Suzanne doesn’t claim to be an expert on prayer beads, or even on prayer itself. But I love what she says about prayer in that very disclaimer in the beginning of her book, in the section called “Rebranding Prayer”:
I have no idea whether prayer produces any external results. I have to come to believe, though, if nothing else, it is where I most squarely meet myself. I think it is the psychic glue between my conscious and shadow self where we all wrestle with Jacob’s angel and count our scars later.
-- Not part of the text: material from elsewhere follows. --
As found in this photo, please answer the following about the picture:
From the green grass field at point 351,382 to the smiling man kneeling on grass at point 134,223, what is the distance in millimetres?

She introduces the book by explaining that the stories she has included represent “a prayer bead in my life’s rosary…. The book is also an adult version of Show and Tell of some of the hundreds and hundreds of sets of prayer beads I’ve made—each unique, many commissioned to be carried to diverse people around the world. Many of the stories I tell are accounts of these real people for whom praying bead by bead has become an essential spiritual practice.”
In the Prologue, Suzanne tells the story of her employee, O.G. Pierre (“Original Gangster Pierre”) who asked her to make prayer bead necklaces for all the members of his gang, using a Star of David for each one, since it was the symbol of the Gangster Disciples. She had to decline that request.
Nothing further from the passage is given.